▶

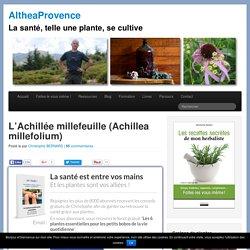 L'Achillée millefeuille (Achillea millefolium)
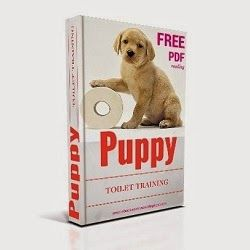 Toilet training your puppy should be quite a simple process, as long as you take the time and trouble to get into a good routine. Initially, you will have to build your routine around your puppy's needs, and these are reliably predictable when they are very young. Puppies need to urinate immediately after waking up, so you need to be there to take your puppy straight into the garden without any delay.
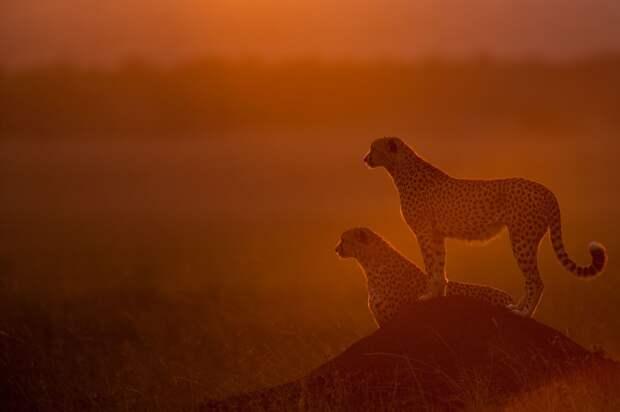 afrikanskie zakaty 4 Потрясающие африканские закаты от Пола Гольдштейна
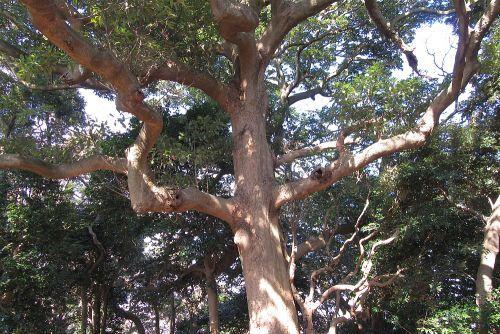 タブノキの独特の樹形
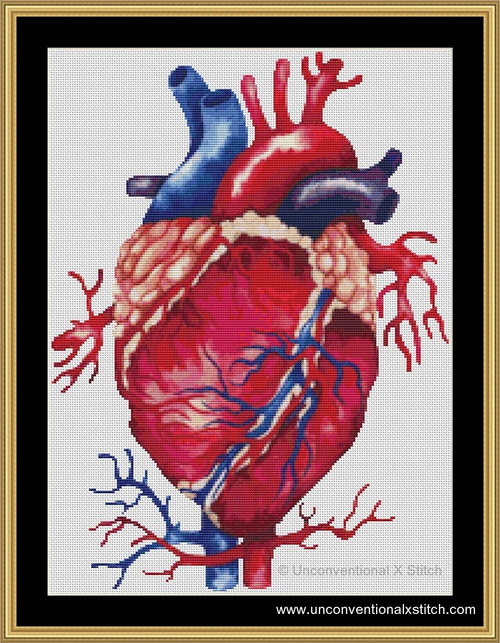 Anatomical Heart cross stitch pattern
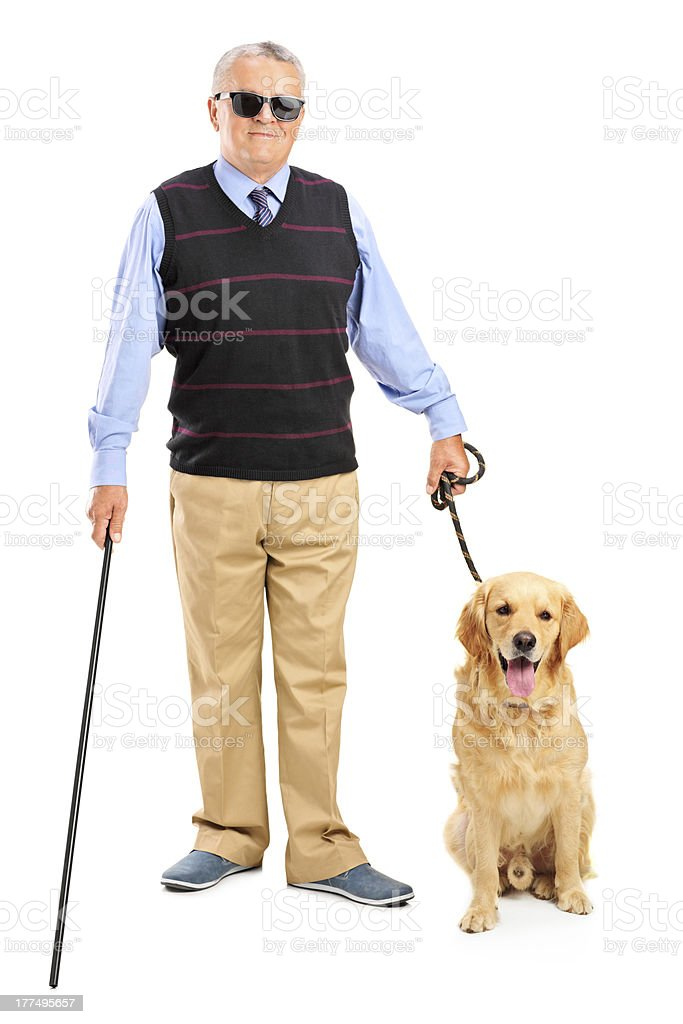 Blind person holding a walking stick and dog stock photo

◀

Reproduce the listing exactly, images omitted.

 L'Achillée millefeuille (Achillea millefolium)
 Toilet training your puppy should be quite a simple process, as long as you take the time and trouble to get into a good routine. Initially, you will have to build your routine around your puppy's needs, and these are reliably predictable when they are very young. Puppies need to urinate immediately after waking up, so you need to be there to take your puppy straight into the garden without any delay.
 afrikanskie zakaty 4 Потрясающие африканские закаты от Пола Гольдштейна
 タブノキの独特の樹形
 Anatomical Heart cross stitch pattern
 Blind person holding a walking stick and dog stock photo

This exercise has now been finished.